SAN ONOFRE ( — Food, gas, furniture, clothing ... you name it, it moves along the freeway.

But starting Sunday evening, something not rarely seen on our -- or any -- freeway for that matter, will begin traveling on Southland freeways.

That "thing"?  Toxic waste from the San Onofre nuclear power plant.

The exact route is not being revealed but officials say the waste -- actually parts of a former generator --  is going to travel through San Diego, San Bernardino and Riverside Counties on its way to a disposal site in Utah.

And if you are keeping score at home, this isn't some small, insignificant, tiny bit of waste.  The haul in question is a 797,000-pound piece of "slightly radioactive" steel. It will move rather glacially taking about three weeks to reach its destination.
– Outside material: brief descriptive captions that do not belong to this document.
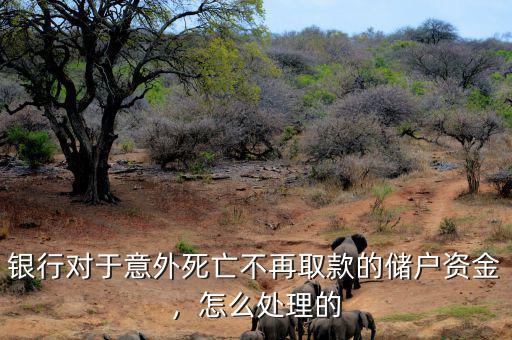 銀行對于意外死亡不再取款的儲戶資金，怎么處理的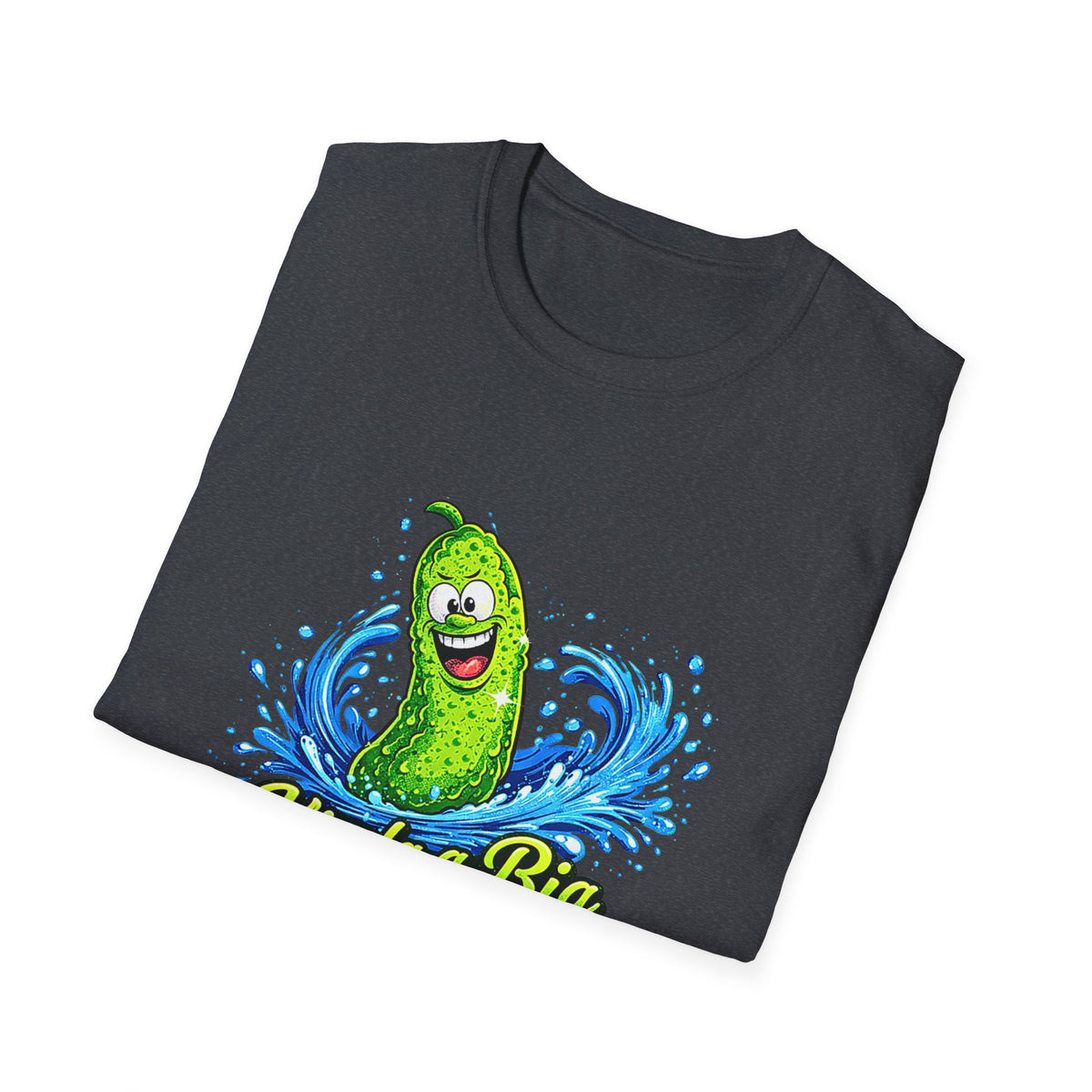 Kinda a Big Dill T-Shirt – Funny Pickle Graphic Tee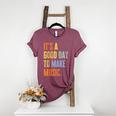 It's A Good Day To Make Music Music Lover Teacher Women's Heather T-Shirt Heather Maroon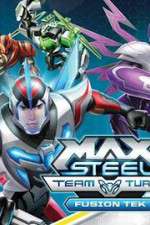 Watch Max Steel Turbo Team Fusion Tek Alluc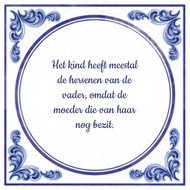 Het Kind Heeft Meestal De Hersenen Van De Vader Omdat De Moeder Die Haar Nog Bezit huismerk kopen in de aanbieding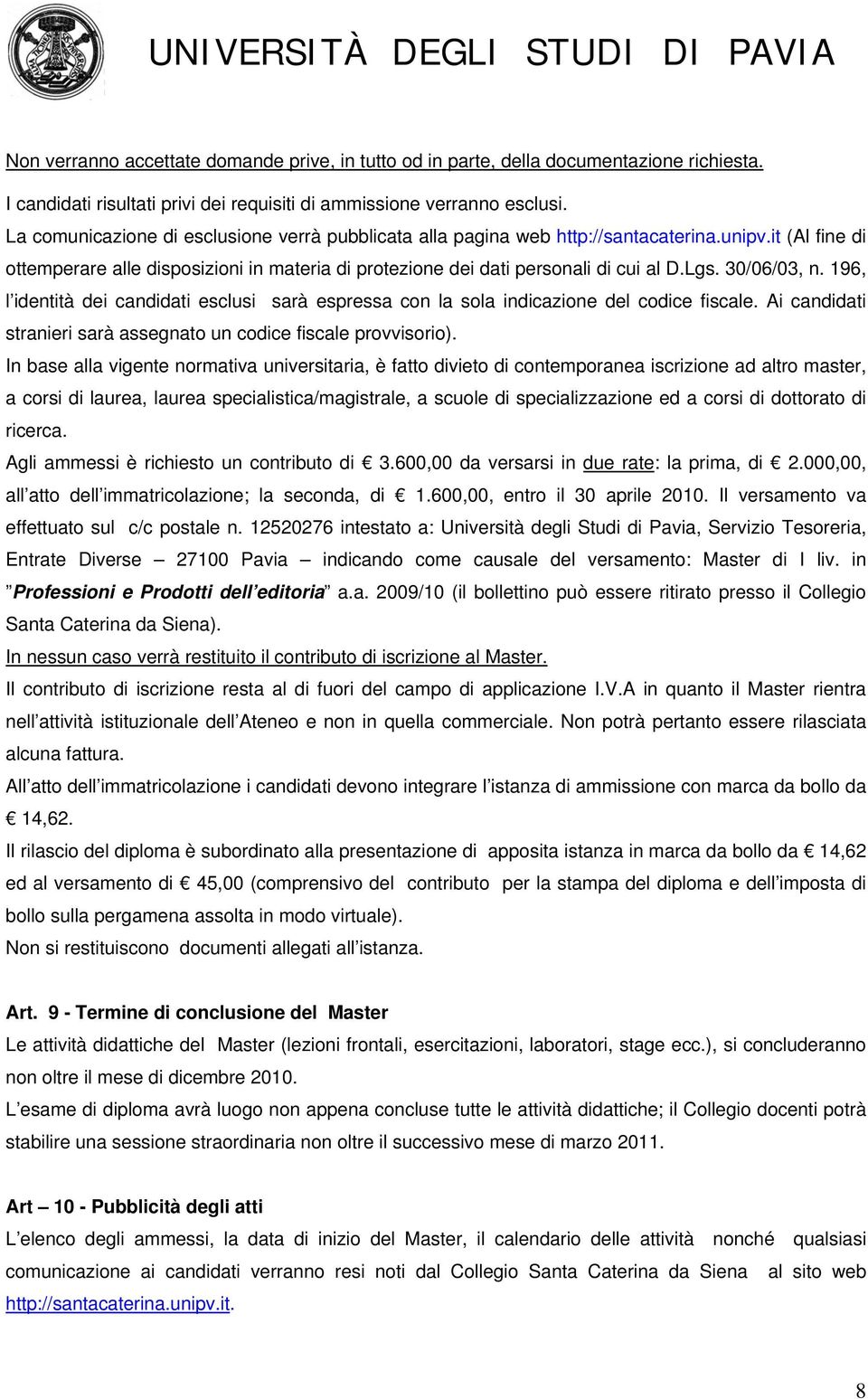 30/06/03, n. 196, l identità dei candidati esclusi sarà espressa con la sola indicazione del codice fiscale. Ai candidati stranieri sarà assegnato un codice fiscale provvisorio).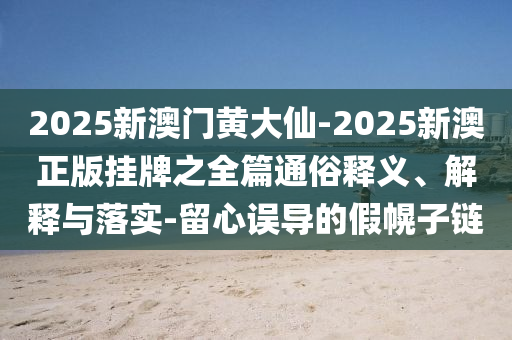 2025新澳門(mén)黃大仙-2025新澳正版掛牌之全篇通俗釋義、解釋與落實(shí)-留心誤導(dǎo)的假幌子鏈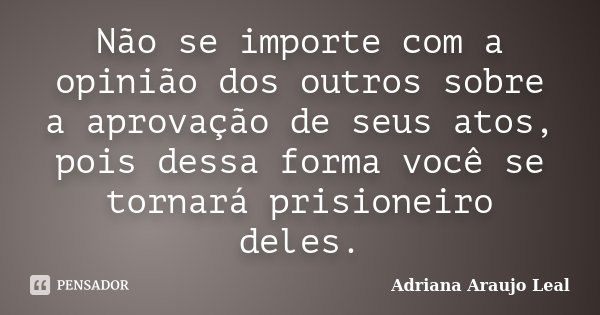 Não se importe com a opinião dos outros sobre a aprovação de seus atos, pois dessa forma você se tornará prisioneiro deles.... Frase de Adriana Araujo Leal.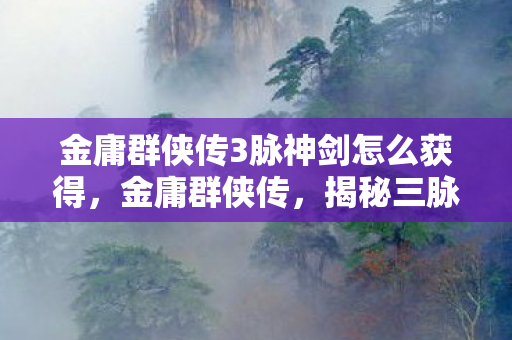 金庸群侠传3脉神剑怎么获得图片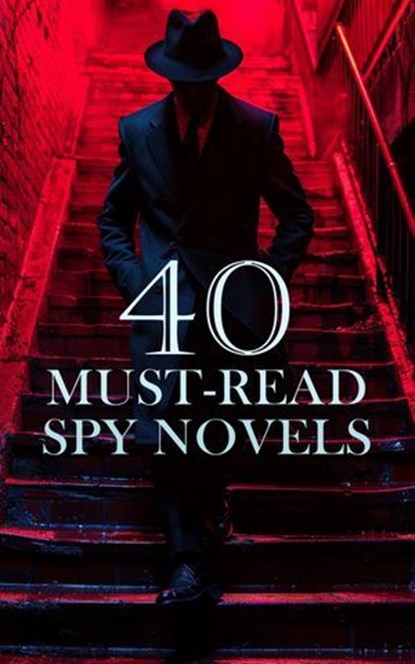 40 Must-Read Spy Novels, James Fenimore Cooper ; E. Phillips Oppenheim ; Joseph Conrad ; Harry Leon Wilson ; Natalie Sumner Lincoln ; Warwick Deeping ; J. E. Collins ; John Buchan ; B. K. Benson ; Frederic Arnold Kummer ; Melville Davisson Post ; Randall Parrish ; Arthur Conan Do - Ebook - 4066339591998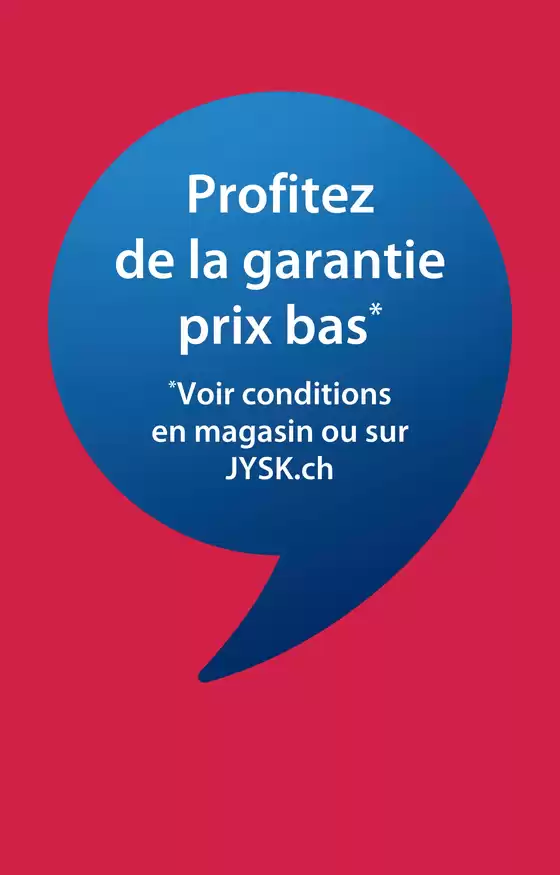 JYSK Katalog in La Chaux-de-Fonds | Neui Ängbot zum Entdecke | 2026-07-06T00:00:00.000Z - 2026-07-06T00:00:00.000Z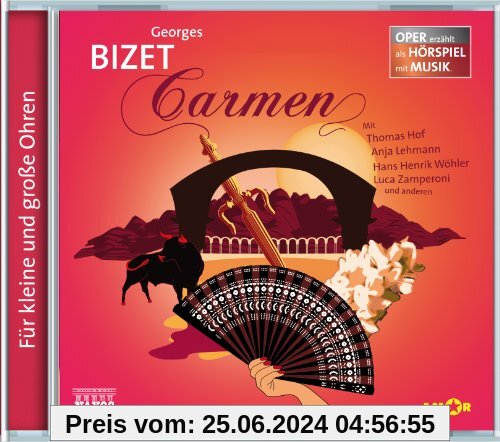 Carmen: Oper erzählt als Hörspiel mit Musik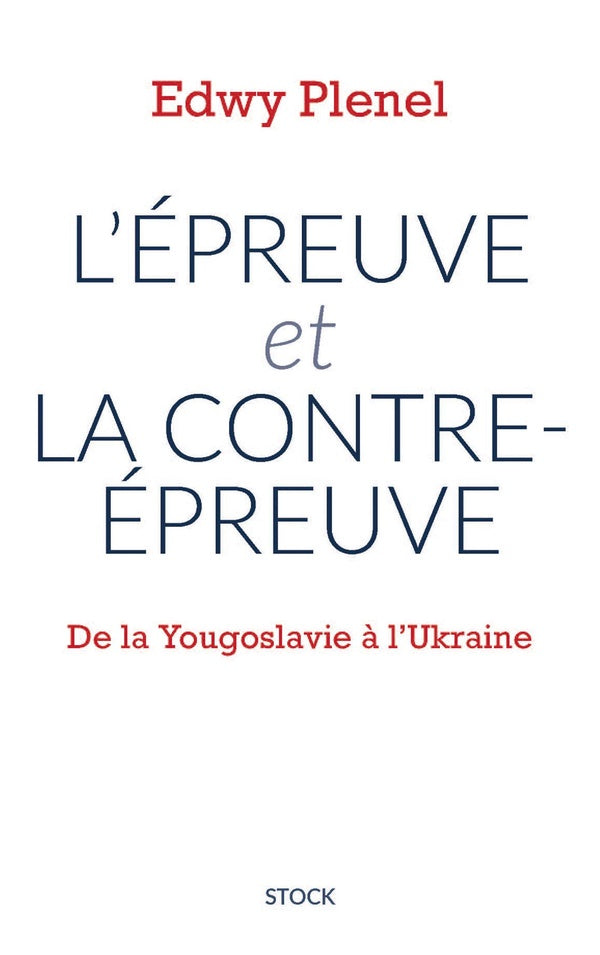 L'épreuve et la contre-épreuve : de la Yougoslavie à l'Ukraine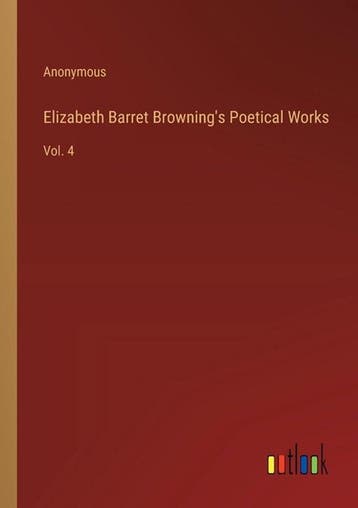 9783368175924 Elizabeth Barret Brownings Poetical Works, Boeken, Verzenden, Nieuw, Anonymous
The piece of steel is along as a football field and 17-feet high.

It will be hard to miss, but it won't pose any danger to the public.

Authorities say the waste contains very little radiation. In a statement, they wrote, "The exposure that a person could receive standing five-to-ten feet away from the transports for an hour would be equivalent to a dental x-ray."

Rachel Kim, reporting for CBS2 and KCAL9, previewed the move. SoCal's Scott Andersen added, that the move should be of no concern to anyone worried about radiation: "There is no measurable radiation as we go through communities on our way to Utah."

The toxic material will only travel at night in California. Caltrans and CHP will accompany the convoy through the state.